NASHVILLE, TN (WGNS) - A growing wave of vehicle‑sale scams is hitting Middle Tennessee, and state officials say the pattern is costing unsuspecting sellers their cars, their money and their peace of mind. The Tennessee Department of Commerce & Insurance (TDCI) is warning consumers about a sharp uptick in fraud tied to Facebook Marketplace, where scammers pose as legitimate buyers, offer convincing payment methods and then vanish with the vehicle.
The setup is deceptively simple. A seller lists a car online and is quickly contacted by someone eager to buy. A price is agreed on, and in some cases the scammer even speaks with the seller’s bank to make the deal feel legitimate. Then comes the “payment”—a cashier’s check that looks official or a wire transfer that appears to have gone through. One Tennessee seller even had a bank contacted directly, only to later learn the check was fake.
Believing the transaction is complete, the seller hands over the keys.

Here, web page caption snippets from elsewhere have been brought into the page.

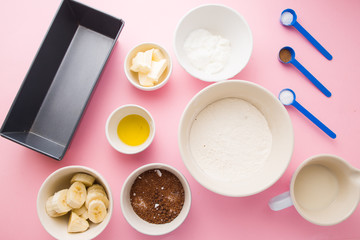 Visual guide made of single photo showing the different step to prepare a banana bread, ingredients to prepare the bread , eggs, flour, sugar, grreek yogurt, oi and butter, and banana,are displayed ov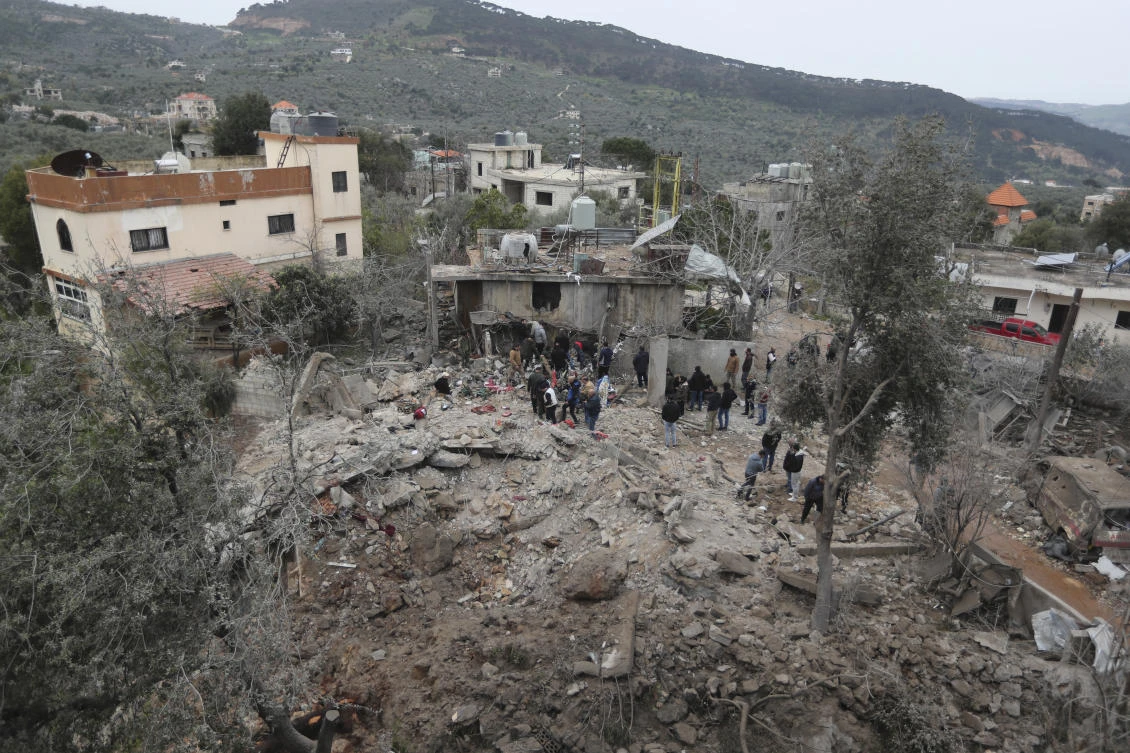 People gather on the rubble of a paramedic center that was destroyed by an Israeli airstrike early Wednesday in Hebbariye village, south Lebanon, on Mar. 27, 2024. (AP)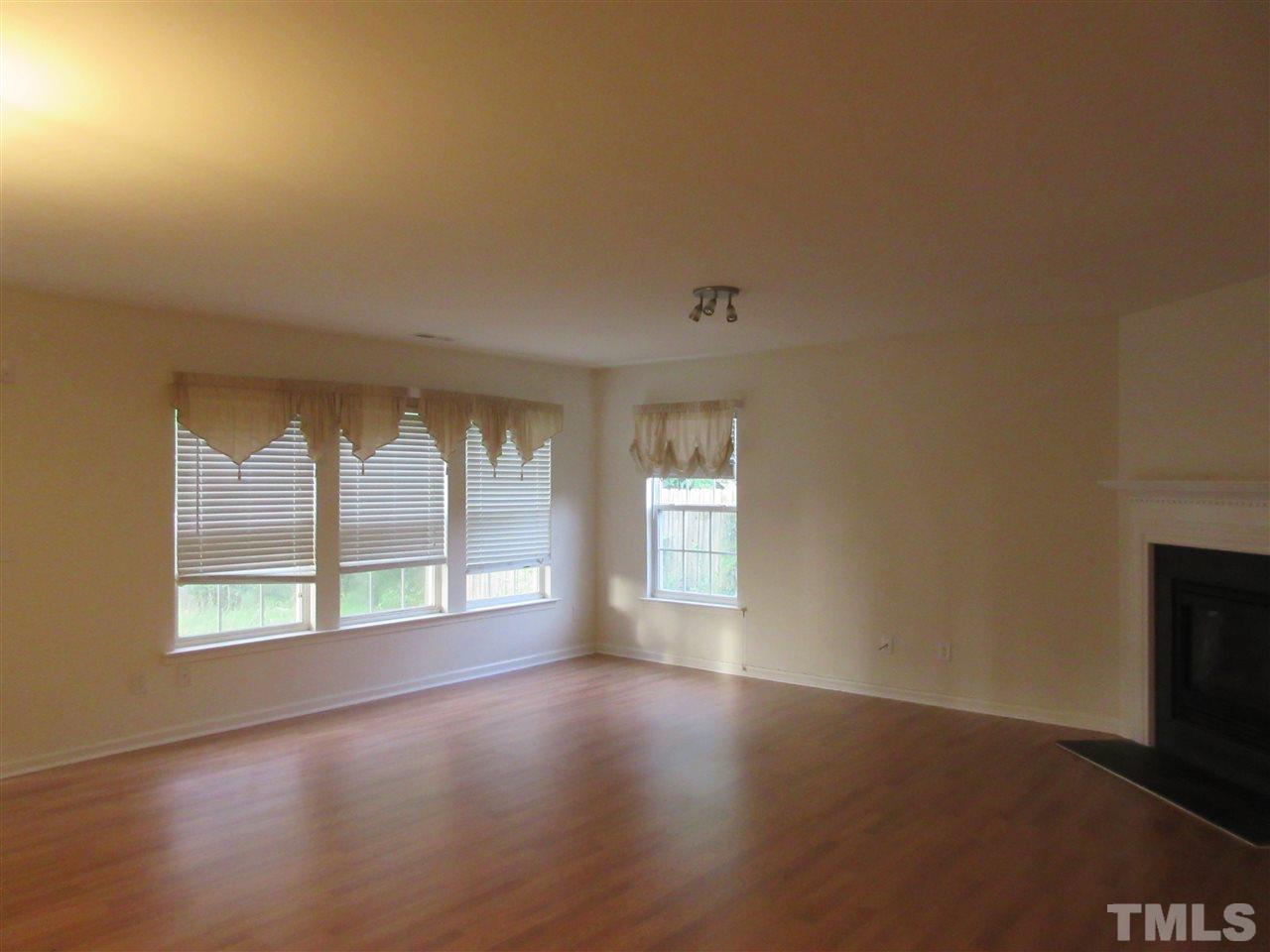 5253 Thornton Road Raleigh, NC 27616 - Photo 3 of 20 an empty room with wooden floor and windows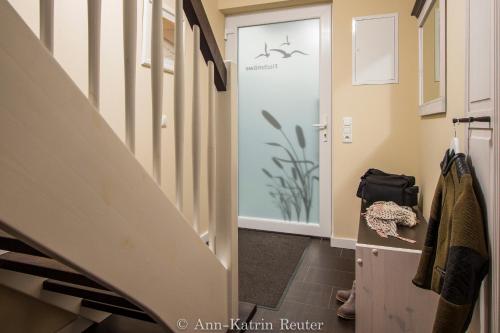 un couloir avec une porte en verre et un escalier dans l'établissement Lietzow Appartementhaus Möwe Haus Möwe - Ferienwohnung 2 "Fischmöwe", à Lietzow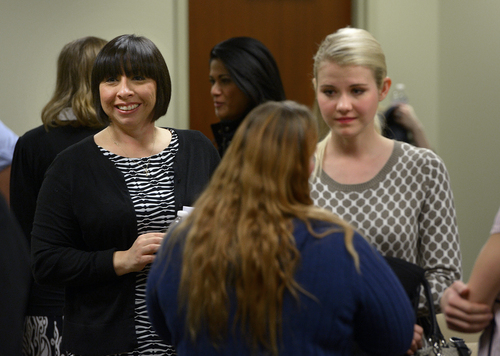 Scott Sommerdorf   |  The Salt Lake Tribune
As Elizabeth Smart, right, speaks with others who attended the committee meeting in February where HB286 - Child Sexual Abuse Prevention - was heard in committee, the sponsor of the bill, Rep. Angela Romero, D-Salt Lake City, speaks with attendees.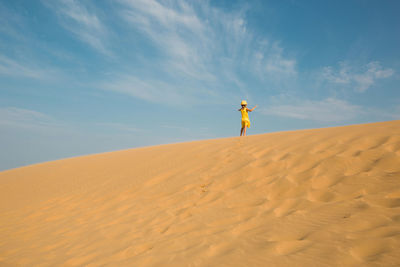 Rear view of woman walking on sand at desert against sky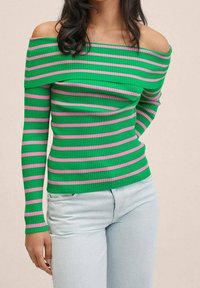 Haut vert côtelé à épaules dénudées avec des rayures roses, manches longues, coupe ajustée et tissu texturé, associé à un jean bleu clair.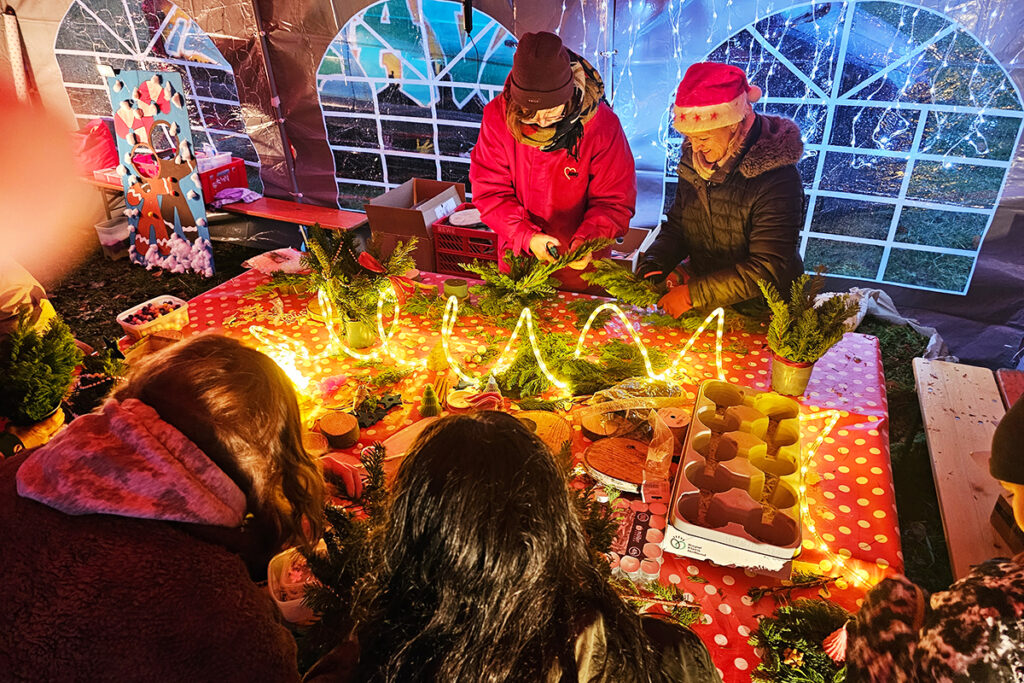 Menschen gestalten Weihnachtsdekorationen an einem Tisch mit Lichterketten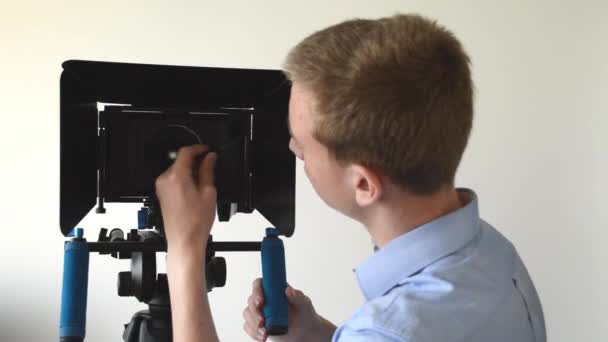 Чоловік очищає професійну камеру і посмішку — стокове відео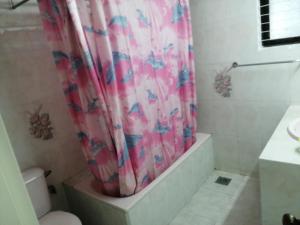 a bathroom with a shower curtain and a toilet at Bay Marina Cox's Bazar in Kelātali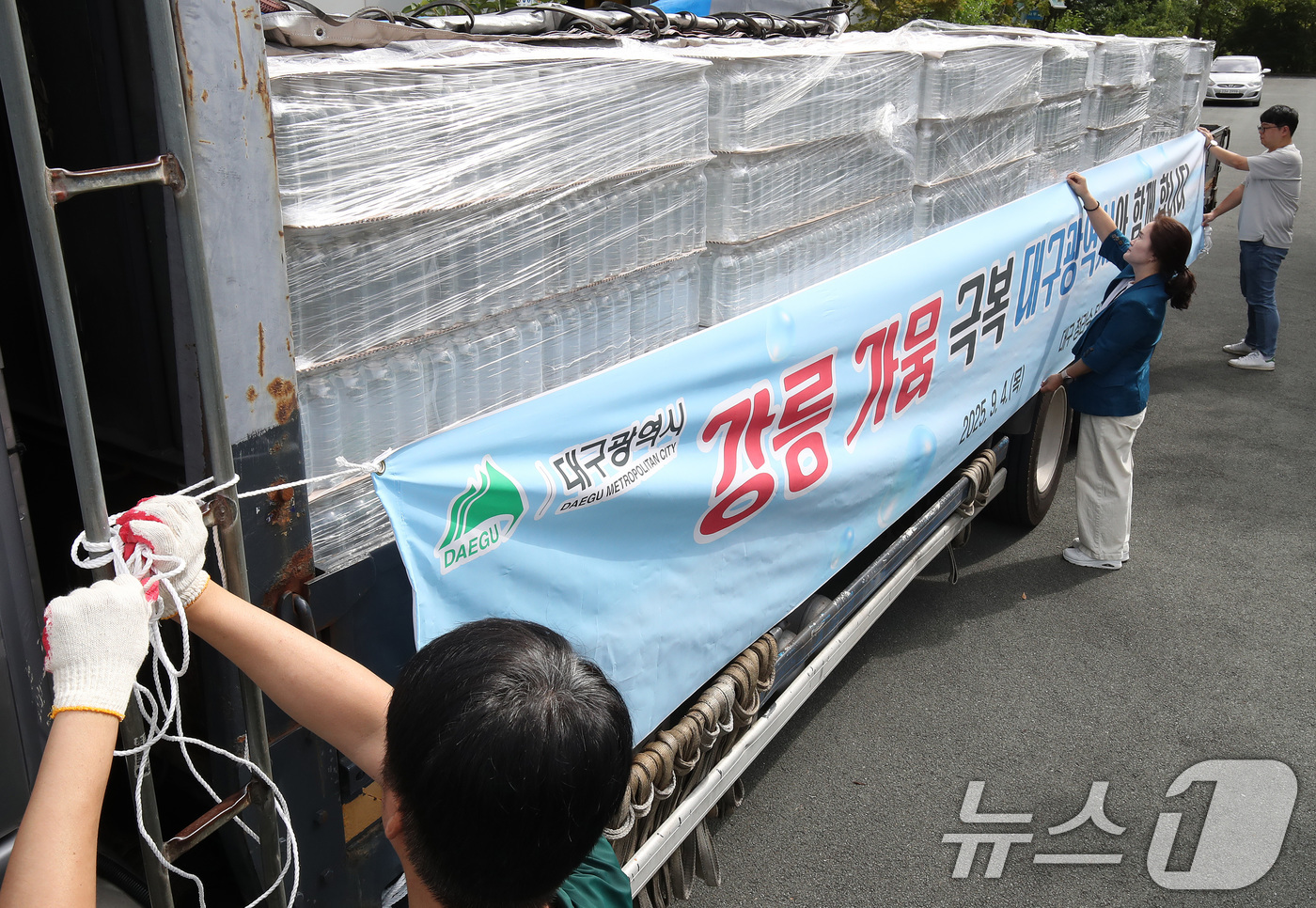 (대구=뉴스1) 공정식 기자 = 4일 오전 대구 수성구 노변동 대구시상수도사업본부 고산정수사업소에서 사업소 관계자들이 강릉 가뭄 극복을 위한 청라수 지원 현수막을 운반 차량에 설치 …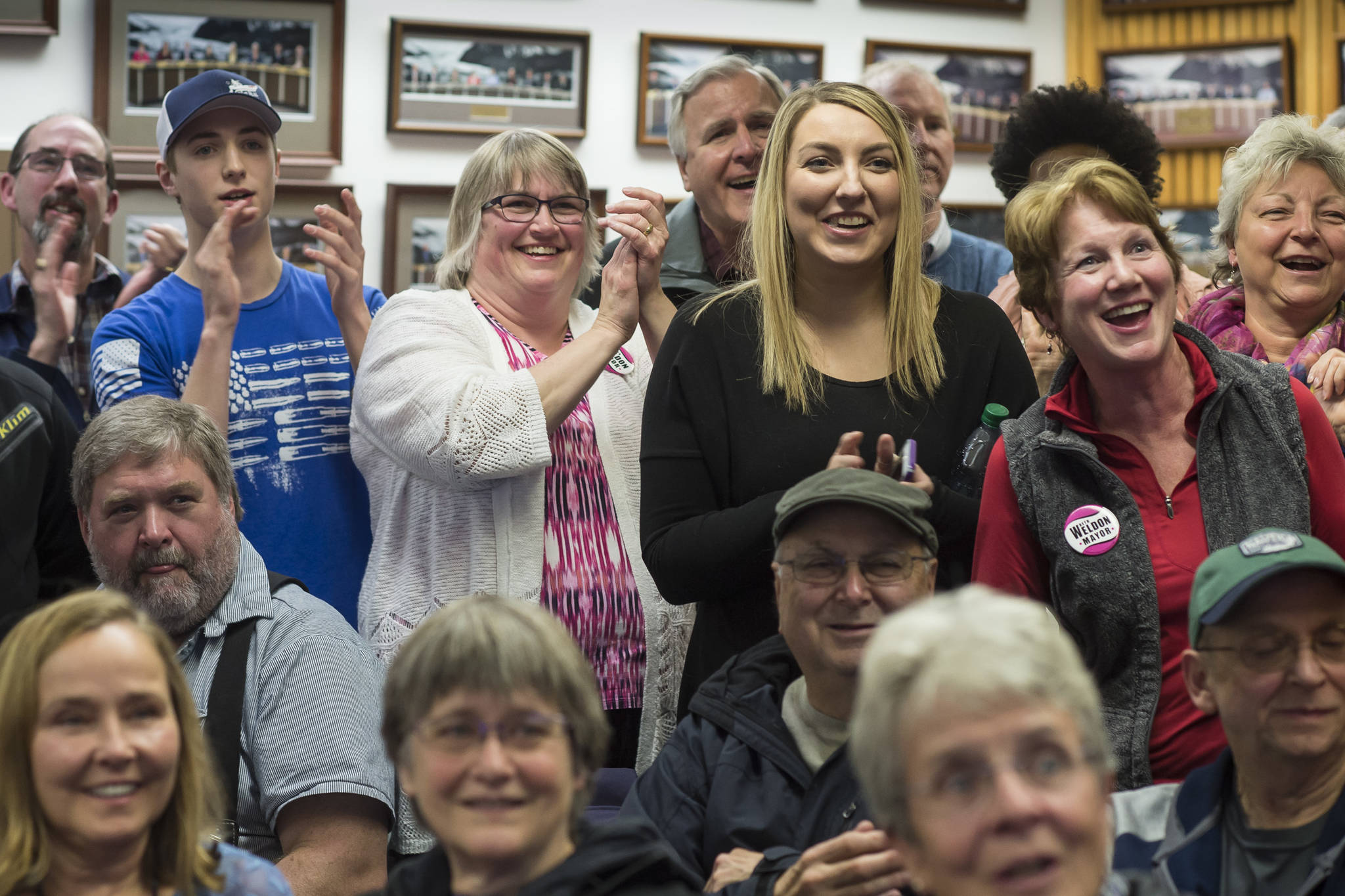 Mayoral candidate Beth Weldon, with family and friends, react as they watch Election results come in at the Assembly chambers on Tuesday, Oct. 2, 2018. (Michael Penn | Juneau Empire)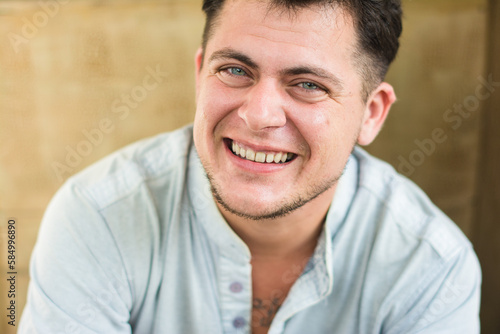Trans man with blue eyes portrait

Days later, the truth surfaces: the check bounces or the wire transfer is reversed. By then, the buyer is long gone, and the seller is left without the vehicle or the money. To make matters worse, most auto insurance policies won’t cover theft when the owner voluntarily gives someone the keys.
“Most auto insurance policies have an anti‑fraud provision that makes the auto owner ineligible for theft coverage if someone willingly gives their keys to another individual,” said TDCI Commissioner Carter Lawrence. He encourages consumers to read their policies closely so they understand what is—and isn’t—covered.
TDCI is sharing the warning with the Tennessee Motor Vehicle Commission, the Department of Revenue, the Attorney General’s Consumer Affairs Division and the Department of Financial Institutions as reports continue to rise.
Officials say the best defense is time and verification. Sellers should call the issuing bank to confirm a cashier’s check is real or meet the buyer at their bank so the check can be issued and verified on the spot. Wire transfers require even more caution, and sellers are urged to wait two business days to ensure funds have fully cleared before releasing a vehicle.
Other scams are circulating too, including VIN swapping, fraudulent titles, odometer rollbacks, overdue rental cars being sold to unsuspecting buyers and salvage vehicles passed off as clean‑title cars. In every case, scammers rely on rushed decisions and trusting sellers.